Sedangkan ARENA, saat sesi perkenalan Unit Kegiatan Mahasiswa (UKM) di masa ospek, tidak terlihat mirip dengan pranata hukum. ARENA digambarkan sebagai kelompok pencari berita. Video perkenalan mereka bahkan menampilkan orang-orang yang memburu keterangan dari pimpinan kampus, dengan doorstop juga wawancara eksklusif. 

Saya pikir, mungkin UKM ini dapat menjadi “selingan” nantinya. Diktat hukum terkenal membosankan. Saya pun mengikuti tahapan penjaringan anggota. 

(Suasana IHT)

Tidak seketat dan serumit yang dibayangkan. Semua peserta yang melengkapi syarat dan bersedia mengikuti pendidikan dasar In House Training (IHT) 1, dapat magang di LPM ARENA. Sangat longgar sekali.

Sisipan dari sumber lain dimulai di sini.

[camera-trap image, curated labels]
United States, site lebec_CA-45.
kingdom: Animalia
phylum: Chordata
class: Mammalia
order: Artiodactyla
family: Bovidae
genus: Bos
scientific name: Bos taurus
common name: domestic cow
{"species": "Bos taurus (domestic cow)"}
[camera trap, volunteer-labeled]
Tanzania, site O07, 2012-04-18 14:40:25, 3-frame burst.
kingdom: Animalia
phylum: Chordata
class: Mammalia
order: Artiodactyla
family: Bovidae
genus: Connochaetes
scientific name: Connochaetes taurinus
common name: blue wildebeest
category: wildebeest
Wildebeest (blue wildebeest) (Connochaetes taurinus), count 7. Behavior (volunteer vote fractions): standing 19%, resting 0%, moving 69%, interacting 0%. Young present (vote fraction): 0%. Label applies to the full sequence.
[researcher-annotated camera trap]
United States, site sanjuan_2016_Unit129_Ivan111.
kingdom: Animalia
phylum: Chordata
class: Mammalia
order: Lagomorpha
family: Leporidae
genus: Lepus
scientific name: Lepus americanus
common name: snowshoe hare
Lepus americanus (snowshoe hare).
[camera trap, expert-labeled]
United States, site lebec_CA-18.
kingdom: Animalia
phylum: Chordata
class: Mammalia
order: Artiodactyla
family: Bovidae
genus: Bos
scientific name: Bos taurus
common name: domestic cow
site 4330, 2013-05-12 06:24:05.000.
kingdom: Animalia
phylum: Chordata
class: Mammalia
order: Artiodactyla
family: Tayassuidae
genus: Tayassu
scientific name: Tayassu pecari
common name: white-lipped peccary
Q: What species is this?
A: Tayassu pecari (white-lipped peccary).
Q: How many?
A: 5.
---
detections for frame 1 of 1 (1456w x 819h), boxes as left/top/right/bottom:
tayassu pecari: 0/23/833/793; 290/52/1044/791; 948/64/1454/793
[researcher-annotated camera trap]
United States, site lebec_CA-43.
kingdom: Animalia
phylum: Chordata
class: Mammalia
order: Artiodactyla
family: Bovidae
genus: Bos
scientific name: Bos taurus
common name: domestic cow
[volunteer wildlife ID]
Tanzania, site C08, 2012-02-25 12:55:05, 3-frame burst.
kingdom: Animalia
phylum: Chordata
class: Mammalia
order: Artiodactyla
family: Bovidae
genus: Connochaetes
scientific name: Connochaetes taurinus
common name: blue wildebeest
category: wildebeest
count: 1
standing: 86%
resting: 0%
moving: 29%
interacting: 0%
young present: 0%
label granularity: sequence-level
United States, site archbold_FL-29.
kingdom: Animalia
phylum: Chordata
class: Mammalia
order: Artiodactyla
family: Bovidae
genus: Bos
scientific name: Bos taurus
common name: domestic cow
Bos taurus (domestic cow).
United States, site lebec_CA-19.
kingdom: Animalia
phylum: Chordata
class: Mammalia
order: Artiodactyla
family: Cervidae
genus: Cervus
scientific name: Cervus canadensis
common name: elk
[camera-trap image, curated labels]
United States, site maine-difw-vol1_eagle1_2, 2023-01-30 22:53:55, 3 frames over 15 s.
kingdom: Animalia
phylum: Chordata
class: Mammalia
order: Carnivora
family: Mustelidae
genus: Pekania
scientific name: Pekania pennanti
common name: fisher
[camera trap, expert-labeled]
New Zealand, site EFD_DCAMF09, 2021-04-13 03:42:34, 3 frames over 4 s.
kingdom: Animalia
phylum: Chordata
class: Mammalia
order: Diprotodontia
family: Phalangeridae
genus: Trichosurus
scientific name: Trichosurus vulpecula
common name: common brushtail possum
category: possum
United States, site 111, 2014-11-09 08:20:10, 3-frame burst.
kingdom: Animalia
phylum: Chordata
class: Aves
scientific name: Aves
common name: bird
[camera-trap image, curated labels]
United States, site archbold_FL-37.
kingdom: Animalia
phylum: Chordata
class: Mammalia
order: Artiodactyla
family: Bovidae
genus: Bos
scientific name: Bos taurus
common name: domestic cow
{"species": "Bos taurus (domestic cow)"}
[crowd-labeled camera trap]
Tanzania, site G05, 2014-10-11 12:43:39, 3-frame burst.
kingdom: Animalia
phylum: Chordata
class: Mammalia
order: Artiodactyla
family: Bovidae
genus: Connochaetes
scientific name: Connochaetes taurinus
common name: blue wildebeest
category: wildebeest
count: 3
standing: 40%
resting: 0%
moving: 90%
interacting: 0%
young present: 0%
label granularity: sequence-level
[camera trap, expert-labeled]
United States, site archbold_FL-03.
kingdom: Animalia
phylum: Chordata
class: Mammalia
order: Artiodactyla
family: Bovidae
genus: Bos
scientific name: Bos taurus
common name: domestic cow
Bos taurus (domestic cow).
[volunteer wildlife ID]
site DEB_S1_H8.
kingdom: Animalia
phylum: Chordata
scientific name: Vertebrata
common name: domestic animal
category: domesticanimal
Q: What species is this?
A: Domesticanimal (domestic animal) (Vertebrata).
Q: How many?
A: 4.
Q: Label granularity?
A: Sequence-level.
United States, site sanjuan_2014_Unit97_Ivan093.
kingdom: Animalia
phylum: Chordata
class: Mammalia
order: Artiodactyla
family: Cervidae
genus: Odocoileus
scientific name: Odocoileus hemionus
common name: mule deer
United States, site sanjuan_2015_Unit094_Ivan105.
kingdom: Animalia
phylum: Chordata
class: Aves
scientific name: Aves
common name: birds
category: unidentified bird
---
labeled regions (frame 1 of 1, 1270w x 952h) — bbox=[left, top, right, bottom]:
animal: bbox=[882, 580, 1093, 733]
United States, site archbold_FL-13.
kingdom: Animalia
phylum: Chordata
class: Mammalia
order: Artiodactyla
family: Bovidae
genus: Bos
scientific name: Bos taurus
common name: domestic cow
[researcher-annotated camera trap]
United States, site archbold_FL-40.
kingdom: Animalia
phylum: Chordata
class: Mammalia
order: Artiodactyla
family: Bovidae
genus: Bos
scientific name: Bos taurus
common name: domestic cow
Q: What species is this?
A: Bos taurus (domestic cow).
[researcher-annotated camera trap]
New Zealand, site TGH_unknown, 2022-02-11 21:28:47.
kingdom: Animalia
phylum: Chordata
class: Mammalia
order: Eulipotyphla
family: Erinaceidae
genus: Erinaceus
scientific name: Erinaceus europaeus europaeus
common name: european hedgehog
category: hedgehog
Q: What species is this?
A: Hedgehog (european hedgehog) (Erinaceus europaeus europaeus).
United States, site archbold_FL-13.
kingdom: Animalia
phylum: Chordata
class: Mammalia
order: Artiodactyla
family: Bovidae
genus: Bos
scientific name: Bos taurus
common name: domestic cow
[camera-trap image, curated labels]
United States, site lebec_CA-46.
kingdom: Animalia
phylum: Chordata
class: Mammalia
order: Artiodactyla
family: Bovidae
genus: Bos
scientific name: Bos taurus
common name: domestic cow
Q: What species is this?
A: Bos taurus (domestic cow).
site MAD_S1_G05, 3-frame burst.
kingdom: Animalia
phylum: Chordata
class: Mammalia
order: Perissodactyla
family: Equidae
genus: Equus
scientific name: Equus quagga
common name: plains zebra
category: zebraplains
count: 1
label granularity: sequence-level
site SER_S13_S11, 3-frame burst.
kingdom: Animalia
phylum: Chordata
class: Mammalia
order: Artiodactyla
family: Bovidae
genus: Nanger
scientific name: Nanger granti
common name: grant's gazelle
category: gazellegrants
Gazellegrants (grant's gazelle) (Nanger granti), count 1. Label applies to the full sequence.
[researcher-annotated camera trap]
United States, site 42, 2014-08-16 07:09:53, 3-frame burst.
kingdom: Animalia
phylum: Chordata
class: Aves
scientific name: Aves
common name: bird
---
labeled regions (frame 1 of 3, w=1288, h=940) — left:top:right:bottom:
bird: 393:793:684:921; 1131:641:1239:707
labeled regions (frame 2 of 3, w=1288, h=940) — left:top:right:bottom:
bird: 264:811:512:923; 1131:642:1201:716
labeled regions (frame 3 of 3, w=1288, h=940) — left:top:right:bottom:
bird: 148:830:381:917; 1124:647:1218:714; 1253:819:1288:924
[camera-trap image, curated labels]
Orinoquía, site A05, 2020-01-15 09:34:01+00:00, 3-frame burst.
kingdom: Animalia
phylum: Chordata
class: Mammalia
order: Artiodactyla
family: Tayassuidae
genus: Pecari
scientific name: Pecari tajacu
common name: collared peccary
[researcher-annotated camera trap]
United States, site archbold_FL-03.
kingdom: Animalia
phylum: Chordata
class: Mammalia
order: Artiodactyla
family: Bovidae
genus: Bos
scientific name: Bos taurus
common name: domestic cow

Bahkan di kemudian hari saya tahu, anggota yang tidak mengirimkan syarat pun dapat bergabung. Asal konsisten setelah penetapan magang. 

Alasannya, kepengurusan ARENA waktu itu sangat sedikit sekali. Mereka membutuhkan anggota baru yang cukup tebal untuk proses kelanjutan organisasi. 

Selanjutnya, dapat ditebak, proses belajar di ARENA tidak dapat disebut sebagai “selingan” saja. Berbeda dengan kawan-kawan ARENA yang lain, yang mungkin punya alasan yang cukup “filosofis” terkait dengan konsistensinya belajar, saya justru mantap karena menyadari kekurangan diri saat di ARENA: Saya tidak bisa berbahasa Indonesia dengan baik!

Berbicara masih kikuk. Menulis dengannya: Buruk!

Saya menyadari hal tersebut sebagai anak muda mentah yang merantau ke Yogyakarta. Sebagai orang yang tumbuh di pelosok desa di Minangkabau, saya tidak pernah bercakap dengan bahasa ini secara intens sebelumnya. Memang, sekali-dua, saya sempat berpidato, namun tentu saja, teks yang disiapkan tidak dengan editan kebahasaan yang baik. 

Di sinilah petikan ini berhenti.